* [Work to do]: In the passage on Croon's method, please condense the paragraph beginning "Bias across all estimators" into a short bulleted list that keeps its main facts.

* [Supplied passage]:
The results extended prior work with Croon’s method in single-level settings in that Croon’s method often outperformed ML and the uncorrected approach in terms of bias in small to moderate samples. Croon’s method incurred some bias but regularly maintained the lowest level of bias across small to moderate samples. The bias of the ML estimator was plagued by convergence issues and intermittent extreme parameter estimates in small to moderate samples that faded in larger samples. Uncorrected factor score path analysis often returned estimates that were in a similar neighborhood as ML and Croon’s but was typically more biased because of its neglect of measurement error.
An important practical consideration is the extent to which Croon’s method can produce nearly unbiased estimates in samples where ML failed to converge. More specifically, the aforementioned convergence results suggested that a key utility of Croon’s method is that it frequently circumvents convergence issues in samples where ML fails to converge. Further probing the intersection of the convergence and bias results indicated that Croon’s method retained the same relatively low level of bias in samples where it converged but ML did not.
Returning to our earlier example with 30 organizations—of the 406 samples where ML did not converge but Croon did, the average absolute bias of Croon’s method was identical to the overall absolute average bias for all samples (0.09). Similarly, with 60 organizations, of the 182 samples where ML failed to converge but Croon did, Croon’s average absolute bias was still only 0.04—again, identical to the overall average absolute bias for all samples. Uncorrected factor score path analysis also maintained its bias level (e.g., 0.13 for 30 organizations) for the subset of samples in which ML (and/or Croon’s) failed to converge but these higher convergence rates typically came at the price of increased bias.
Bias across all estimators was influenced by sample size at both levels but this relationship was much more pronounced for ML than for the uncorrected and Croon methods. For instance, the average absolute bias of the path coefficients in samples of 30 organizations and 5 individuals was 0.97 for ML and 0.13 for the uncorrected approach whereas for Croon’s method it was only 0.09 (Figure 2). Croon’s bias advantage declined as a function of sample size—for instance, with 60 organizations the bias associated with Croon’s method was reduced to 0.04 whereas it was reduced to 0.06 with ML and 0.08 with uncorrected factor score path analysis. Paralleling the convergence results, once the organization–level sample size reached about 50 or the number of individuals per organization exceeded 20 with at least 30 organizations, Croon’s and ML approached near zero bias while the uncorrected method retained bias proportional to the unreliability of the latent variables.
To a lesser extent, differences in bias among the estimators were also influenced by the other parameters considered but the degree and direction of the influence was not necessarily consistent across estimators (Figure 2). Regarding the different multilevel factor scoring approaches developed, the results suggested that the bias of the univariate empirical Bayes and the organization means approaches were largely indistinguishable. For factor loadings, increases tended to yield lower bias on average. Changes in the intraclass correlation coefficients of the indicator error terms and the number of indicators produced less notable and less consistent changes in bias across the estimators (Figure 2).
Mean square error
The results also suggested that Croon’s method was more efficient than the ML estimator in samples up to 100 organizations but that Croon’s was less efficient when compared to the uncorrected approach. The reduction in bias associated with Croon’s method was bought with an increase in uncertainty relative to the uncorrected factor score path analysis approach. Because Croon’s method pairs bias reduction with additional error variance, we describe the bias-variance trade-off using the root mean square error of the estimators in Figure 3. Like previous plots, the black markers in Figure 3 panel (a) identify the root mean square error for each estimator for samples of 20, 30, 40, 50, 60, 80, and 100 organizations (that are separated by vertical dashed lines).

* [Dataset entries]:
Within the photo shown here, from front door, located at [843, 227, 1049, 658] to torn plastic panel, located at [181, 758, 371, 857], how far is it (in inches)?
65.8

---

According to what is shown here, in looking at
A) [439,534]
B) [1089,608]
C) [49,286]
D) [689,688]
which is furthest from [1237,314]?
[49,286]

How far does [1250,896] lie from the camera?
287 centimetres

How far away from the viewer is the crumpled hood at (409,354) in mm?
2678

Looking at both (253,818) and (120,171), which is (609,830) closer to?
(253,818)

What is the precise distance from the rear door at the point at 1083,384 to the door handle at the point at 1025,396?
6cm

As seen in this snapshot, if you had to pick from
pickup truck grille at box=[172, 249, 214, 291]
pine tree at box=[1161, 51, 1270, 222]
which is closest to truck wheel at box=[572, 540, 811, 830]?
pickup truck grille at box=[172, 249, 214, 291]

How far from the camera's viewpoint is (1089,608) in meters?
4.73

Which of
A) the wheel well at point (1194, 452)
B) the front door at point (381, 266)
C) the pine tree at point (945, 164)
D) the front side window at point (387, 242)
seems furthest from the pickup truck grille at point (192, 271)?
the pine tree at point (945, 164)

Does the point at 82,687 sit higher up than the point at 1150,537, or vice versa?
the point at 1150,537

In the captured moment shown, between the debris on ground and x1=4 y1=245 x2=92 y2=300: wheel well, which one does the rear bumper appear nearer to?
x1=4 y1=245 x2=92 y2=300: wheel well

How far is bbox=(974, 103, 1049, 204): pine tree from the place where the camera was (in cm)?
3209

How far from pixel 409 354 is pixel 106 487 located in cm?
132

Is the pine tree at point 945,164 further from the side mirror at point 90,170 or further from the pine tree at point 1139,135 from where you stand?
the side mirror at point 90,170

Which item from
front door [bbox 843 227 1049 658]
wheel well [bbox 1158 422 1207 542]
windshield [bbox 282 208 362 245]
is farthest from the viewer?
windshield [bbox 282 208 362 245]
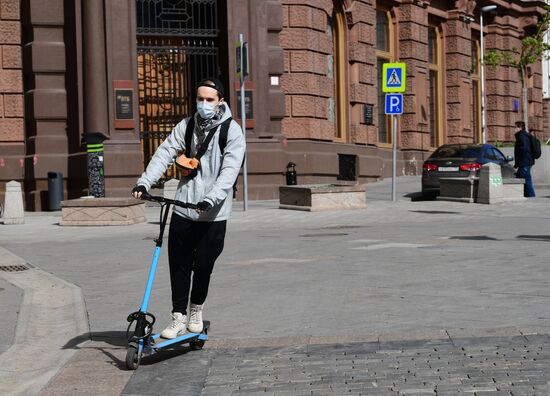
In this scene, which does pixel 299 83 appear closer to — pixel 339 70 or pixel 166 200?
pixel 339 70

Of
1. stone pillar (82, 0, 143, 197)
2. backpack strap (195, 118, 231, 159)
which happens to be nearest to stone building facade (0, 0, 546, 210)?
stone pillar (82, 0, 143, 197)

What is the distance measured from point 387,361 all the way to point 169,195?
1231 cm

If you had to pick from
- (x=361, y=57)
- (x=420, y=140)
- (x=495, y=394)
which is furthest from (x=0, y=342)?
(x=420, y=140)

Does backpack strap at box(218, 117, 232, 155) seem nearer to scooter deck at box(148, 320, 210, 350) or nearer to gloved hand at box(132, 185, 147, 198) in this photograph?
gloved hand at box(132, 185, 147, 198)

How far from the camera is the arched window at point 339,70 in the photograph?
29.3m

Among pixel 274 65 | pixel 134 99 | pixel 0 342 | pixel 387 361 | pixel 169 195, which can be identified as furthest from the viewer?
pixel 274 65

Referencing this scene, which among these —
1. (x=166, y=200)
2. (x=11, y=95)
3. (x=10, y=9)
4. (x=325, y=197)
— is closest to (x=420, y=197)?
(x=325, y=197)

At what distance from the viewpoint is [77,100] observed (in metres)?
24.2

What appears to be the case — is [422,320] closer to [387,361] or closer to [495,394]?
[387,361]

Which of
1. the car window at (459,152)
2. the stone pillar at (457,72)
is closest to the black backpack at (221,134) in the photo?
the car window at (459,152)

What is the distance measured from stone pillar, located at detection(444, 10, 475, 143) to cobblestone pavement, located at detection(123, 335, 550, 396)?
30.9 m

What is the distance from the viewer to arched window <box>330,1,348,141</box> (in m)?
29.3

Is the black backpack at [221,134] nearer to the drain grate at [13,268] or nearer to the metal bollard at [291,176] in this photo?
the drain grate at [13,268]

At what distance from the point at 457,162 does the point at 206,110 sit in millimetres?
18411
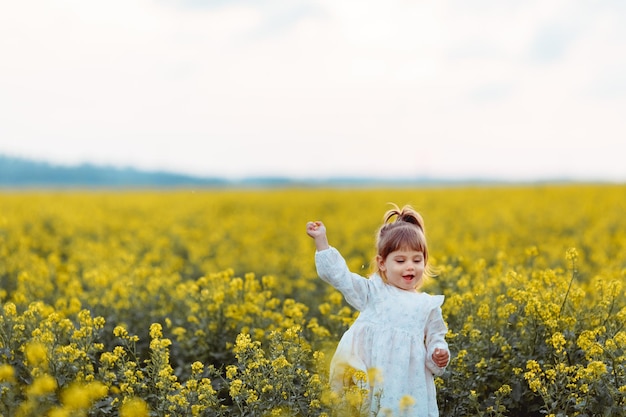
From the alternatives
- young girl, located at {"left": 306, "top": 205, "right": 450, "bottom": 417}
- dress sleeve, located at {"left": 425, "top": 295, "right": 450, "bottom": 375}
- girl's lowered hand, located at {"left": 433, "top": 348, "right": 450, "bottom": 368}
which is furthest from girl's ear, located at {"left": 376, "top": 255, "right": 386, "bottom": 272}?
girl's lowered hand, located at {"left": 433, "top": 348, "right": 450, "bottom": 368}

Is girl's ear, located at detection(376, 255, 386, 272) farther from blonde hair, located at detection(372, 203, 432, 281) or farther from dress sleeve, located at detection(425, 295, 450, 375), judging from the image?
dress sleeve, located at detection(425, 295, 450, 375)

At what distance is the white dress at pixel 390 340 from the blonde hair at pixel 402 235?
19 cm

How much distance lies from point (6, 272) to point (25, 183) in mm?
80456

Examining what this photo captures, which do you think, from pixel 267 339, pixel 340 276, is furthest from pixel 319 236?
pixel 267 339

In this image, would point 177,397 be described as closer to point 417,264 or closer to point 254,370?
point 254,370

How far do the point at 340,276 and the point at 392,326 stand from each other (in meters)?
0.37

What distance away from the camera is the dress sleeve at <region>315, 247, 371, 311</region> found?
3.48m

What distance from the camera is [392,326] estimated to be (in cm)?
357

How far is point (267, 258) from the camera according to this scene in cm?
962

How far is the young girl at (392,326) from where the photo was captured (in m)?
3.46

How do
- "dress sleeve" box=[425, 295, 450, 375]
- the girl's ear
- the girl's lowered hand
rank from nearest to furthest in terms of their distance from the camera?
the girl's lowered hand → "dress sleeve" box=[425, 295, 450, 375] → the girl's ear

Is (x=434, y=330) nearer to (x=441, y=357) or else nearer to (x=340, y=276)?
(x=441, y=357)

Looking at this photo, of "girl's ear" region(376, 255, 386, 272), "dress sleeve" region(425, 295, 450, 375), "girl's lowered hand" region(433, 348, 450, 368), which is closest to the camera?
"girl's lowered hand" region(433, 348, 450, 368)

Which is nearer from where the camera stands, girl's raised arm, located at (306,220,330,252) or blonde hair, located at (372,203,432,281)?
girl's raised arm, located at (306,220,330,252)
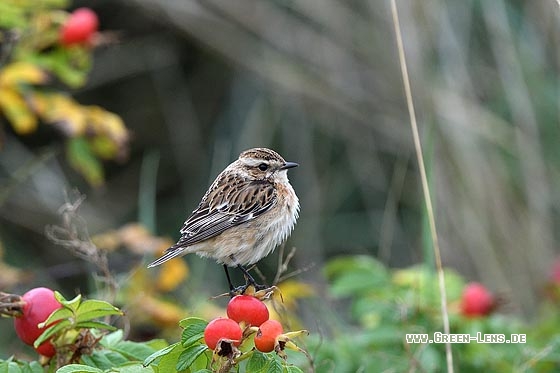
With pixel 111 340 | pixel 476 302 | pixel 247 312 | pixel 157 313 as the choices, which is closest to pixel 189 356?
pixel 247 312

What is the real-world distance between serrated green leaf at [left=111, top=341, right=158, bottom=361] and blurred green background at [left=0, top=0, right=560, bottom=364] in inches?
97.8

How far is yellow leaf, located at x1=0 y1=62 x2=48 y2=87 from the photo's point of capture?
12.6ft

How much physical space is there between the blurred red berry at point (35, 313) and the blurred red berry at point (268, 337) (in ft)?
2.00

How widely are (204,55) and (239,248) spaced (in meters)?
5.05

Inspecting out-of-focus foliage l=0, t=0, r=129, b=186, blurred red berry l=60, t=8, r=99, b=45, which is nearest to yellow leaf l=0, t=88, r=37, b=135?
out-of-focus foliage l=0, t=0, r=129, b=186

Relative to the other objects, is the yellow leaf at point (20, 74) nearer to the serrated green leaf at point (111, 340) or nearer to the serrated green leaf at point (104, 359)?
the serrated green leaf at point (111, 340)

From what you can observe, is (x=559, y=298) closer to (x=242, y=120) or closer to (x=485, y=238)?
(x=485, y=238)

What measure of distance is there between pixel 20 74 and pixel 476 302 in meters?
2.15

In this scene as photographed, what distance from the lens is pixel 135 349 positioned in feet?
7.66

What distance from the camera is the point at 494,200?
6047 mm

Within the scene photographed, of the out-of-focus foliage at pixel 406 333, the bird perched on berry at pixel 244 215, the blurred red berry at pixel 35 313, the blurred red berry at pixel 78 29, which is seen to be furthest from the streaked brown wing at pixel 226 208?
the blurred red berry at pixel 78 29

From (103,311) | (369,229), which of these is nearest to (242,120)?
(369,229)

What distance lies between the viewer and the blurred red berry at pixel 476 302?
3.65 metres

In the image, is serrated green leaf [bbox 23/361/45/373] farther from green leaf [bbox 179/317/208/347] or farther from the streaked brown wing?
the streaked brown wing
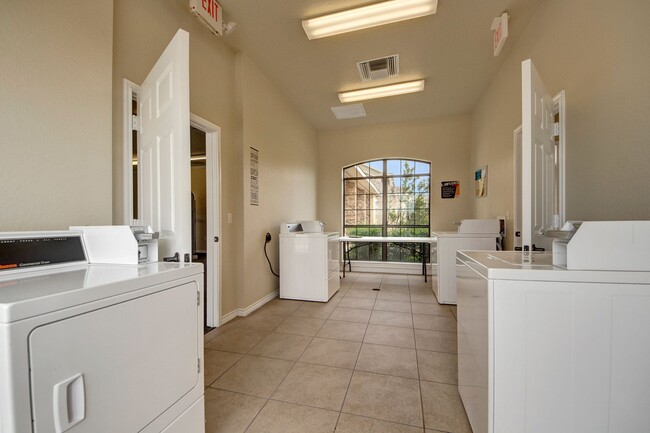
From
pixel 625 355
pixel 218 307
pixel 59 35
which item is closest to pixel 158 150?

* [Answer to this task]:
- Sample size at both levels affected bias for every estimator. The effect was much stronger for ML than for the uncorrected and Croon methods.
- With 30 organizations and 5 individuals, the average absolute bias of the path coefficients was 0.97 for ML, 0.13 for the uncorrected approach and 0.09 for Croon's method.
- Croon's advantage shrank as sample size grew. With 60 organizations, bias fell to 0.04 for Croon, 0.06 for ML and 0.08 for uncorrected factor score path analysis.
- Croon's and ML approached near-zero bias once organizations reached about 50, or once individuals per organization exceeded 20 with at least 30 organizations. This matched the convergence results.
- The uncorrected method kept bias proportional to the unreliability of the latent variables.